Criticism is always healthy, and I’ve been certainly given a lot of that with this acoustic record – why you decided to do some Kyuss songs in there, or why you decided to do some original songs in there, and well there’s a little bit of everything in there. There’s no rules, something that I just felt I wanted to do. A lot of people give me a lot of flack for recording the acoustic Green Machine the way its done – its just something that I thought would be interesting to do, and I decided to do it. This was fun for me – I still enjoy singing these songs, so I just went from there.

RS: Have you played any of those covers to your old bandmates in Kyuss?

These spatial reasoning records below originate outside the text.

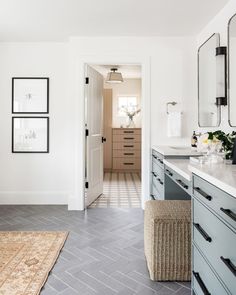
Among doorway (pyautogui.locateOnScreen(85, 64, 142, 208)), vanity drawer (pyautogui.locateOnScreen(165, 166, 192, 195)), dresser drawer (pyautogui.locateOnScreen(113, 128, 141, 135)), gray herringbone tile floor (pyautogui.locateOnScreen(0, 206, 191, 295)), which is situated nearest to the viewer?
vanity drawer (pyautogui.locateOnScreen(165, 166, 192, 195))

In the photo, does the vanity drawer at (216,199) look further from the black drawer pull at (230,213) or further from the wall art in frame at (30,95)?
the wall art in frame at (30,95)

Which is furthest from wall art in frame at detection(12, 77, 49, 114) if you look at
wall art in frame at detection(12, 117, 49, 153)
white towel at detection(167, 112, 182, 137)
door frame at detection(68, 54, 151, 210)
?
white towel at detection(167, 112, 182, 137)

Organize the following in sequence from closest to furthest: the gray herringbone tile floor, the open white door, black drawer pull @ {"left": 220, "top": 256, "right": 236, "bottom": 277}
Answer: black drawer pull @ {"left": 220, "top": 256, "right": 236, "bottom": 277} → the gray herringbone tile floor → the open white door

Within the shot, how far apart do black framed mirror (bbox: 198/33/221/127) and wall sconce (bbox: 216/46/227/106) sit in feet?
0.43

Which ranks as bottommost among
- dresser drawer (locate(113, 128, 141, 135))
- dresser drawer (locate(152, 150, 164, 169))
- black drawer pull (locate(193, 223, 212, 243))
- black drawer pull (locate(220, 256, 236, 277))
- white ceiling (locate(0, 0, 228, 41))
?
black drawer pull (locate(220, 256, 236, 277))

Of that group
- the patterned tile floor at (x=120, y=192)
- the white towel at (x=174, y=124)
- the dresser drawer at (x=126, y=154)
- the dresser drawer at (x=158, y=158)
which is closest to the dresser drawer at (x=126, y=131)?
the dresser drawer at (x=126, y=154)

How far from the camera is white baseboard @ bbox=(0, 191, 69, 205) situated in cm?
439

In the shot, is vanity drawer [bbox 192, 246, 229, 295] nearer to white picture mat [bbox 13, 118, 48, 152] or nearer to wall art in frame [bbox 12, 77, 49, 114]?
white picture mat [bbox 13, 118, 48, 152]

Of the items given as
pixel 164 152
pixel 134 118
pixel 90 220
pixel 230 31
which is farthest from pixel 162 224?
pixel 134 118

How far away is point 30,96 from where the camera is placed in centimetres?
438

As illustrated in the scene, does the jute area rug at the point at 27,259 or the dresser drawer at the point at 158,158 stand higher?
the dresser drawer at the point at 158,158

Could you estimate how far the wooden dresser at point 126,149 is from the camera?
764 cm

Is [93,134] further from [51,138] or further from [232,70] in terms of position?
[232,70]

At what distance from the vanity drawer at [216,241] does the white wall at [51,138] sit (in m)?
2.84
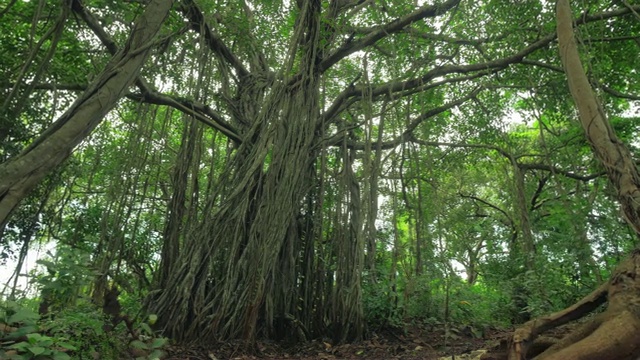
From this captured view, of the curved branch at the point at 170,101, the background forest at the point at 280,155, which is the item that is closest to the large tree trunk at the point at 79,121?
the background forest at the point at 280,155

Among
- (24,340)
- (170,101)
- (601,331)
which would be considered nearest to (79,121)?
(24,340)

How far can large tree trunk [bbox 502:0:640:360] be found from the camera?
1.59 metres

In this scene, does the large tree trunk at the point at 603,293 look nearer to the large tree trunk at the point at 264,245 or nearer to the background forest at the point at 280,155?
the background forest at the point at 280,155

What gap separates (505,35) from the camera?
450 centimetres

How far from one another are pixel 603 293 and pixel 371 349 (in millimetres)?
1884

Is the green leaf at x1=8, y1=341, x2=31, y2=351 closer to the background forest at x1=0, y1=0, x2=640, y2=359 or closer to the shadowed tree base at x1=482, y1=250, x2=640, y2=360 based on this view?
the background forest at x1=0, y1=0, x2=640, y2=359

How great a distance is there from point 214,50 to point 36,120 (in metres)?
1.86

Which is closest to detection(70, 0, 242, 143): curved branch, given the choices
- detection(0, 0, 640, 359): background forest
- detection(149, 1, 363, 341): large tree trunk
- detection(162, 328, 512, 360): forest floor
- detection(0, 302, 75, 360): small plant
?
detection(0, 0, 640, 359): background forest

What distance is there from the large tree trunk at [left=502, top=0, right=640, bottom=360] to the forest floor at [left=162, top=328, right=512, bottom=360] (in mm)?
802

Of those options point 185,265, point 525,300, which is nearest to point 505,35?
point 525,300

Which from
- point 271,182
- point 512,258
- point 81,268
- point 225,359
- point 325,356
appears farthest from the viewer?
point 512,258

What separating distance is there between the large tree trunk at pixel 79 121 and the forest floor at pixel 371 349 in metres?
1.42

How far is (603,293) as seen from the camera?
1.88 metres

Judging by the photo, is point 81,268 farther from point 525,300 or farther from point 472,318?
point 525,300
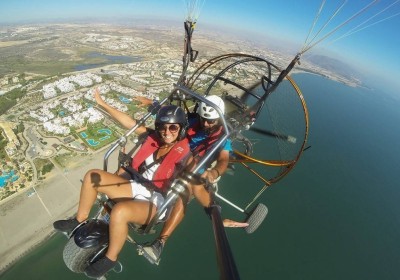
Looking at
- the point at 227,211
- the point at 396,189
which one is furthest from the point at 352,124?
the point at 227,211

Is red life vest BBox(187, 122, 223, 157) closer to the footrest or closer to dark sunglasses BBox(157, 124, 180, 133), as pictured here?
dark sunglasses BBox(157, 124, 180, 133)

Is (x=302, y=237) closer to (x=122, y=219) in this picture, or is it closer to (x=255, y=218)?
(x=255, y=218)

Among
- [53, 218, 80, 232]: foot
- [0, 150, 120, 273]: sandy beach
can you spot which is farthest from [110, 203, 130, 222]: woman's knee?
[0, 150, 120, 273]: sandy beach

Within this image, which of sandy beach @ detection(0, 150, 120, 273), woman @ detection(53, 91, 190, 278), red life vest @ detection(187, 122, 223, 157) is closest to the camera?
woman @ detection(53, 91, 190, 278)

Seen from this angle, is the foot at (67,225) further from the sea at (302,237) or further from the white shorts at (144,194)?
the sea at (302,237)

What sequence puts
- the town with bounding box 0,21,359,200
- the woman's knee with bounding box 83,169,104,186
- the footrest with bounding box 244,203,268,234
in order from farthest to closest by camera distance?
the town with bounding box 0,21,359,200 < the footrest with bounding box 244,203,268,234 < the woman's knee with bounding box 83,169,104,186

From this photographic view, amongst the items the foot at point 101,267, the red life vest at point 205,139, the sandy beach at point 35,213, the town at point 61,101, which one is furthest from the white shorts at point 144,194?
the sandy beach at point 35,213

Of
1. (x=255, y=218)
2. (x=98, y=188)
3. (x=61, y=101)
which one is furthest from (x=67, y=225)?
(x=61, y=101)
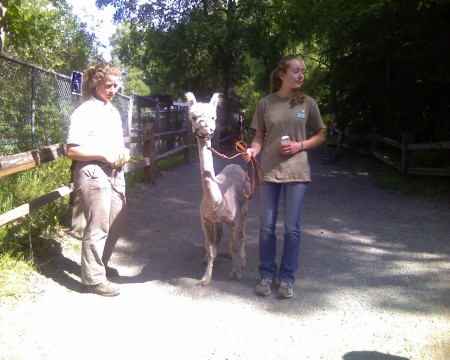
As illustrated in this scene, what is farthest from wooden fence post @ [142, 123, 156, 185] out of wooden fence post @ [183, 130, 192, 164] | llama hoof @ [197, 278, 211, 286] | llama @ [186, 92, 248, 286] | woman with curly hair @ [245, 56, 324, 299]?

JG: No, I did not. They’re simply cover songs, that’s all they really are. I didn’t write Green Machine. I didn’t write Gardenia. Those are Brant Bjork’s songs. I can cover John Denver for all I care. I’m resinging them, but I just happen to be the singer for the band that originally put them out. They’re just my takes on where I’m at in my life that I thought would be interesting. I’m 46 years old, and I still feel like I have a tonne to offer, and I still genuinely really enjoy getting in the studio and writing, which I plan to do today as a matter of fact. I’ll meet up with the guys, and we’ll go to the rehearsal place, and we’ll BBQ, and we’ll write, we’ll talk, we’ll eat, we’ll drink – we’ll do what we do on a beautiful Palm Springs winter Sunday. We’re concentrating on the electric piece right now. I’m concentrating on the electric record right now, and that’s something that’s important to me – I’ve moved on from the acoustic record, but I enjoy talking about something that I helped create with the guys, and I’ll still able to do, and I thank God that I’m still able to do it.

RS: Does that mean you’re already following up this album?

JG: Absolutely. There’s always something cooking, and I like to stay busy. It helps me stay sane – everybody needs a fix, whether it be fishing or doing artwork, or doing anything, everybody needs some sort of release. My release just happens to be music.

The Coyote Who Spoke in Tongues is out now on Napalm Records.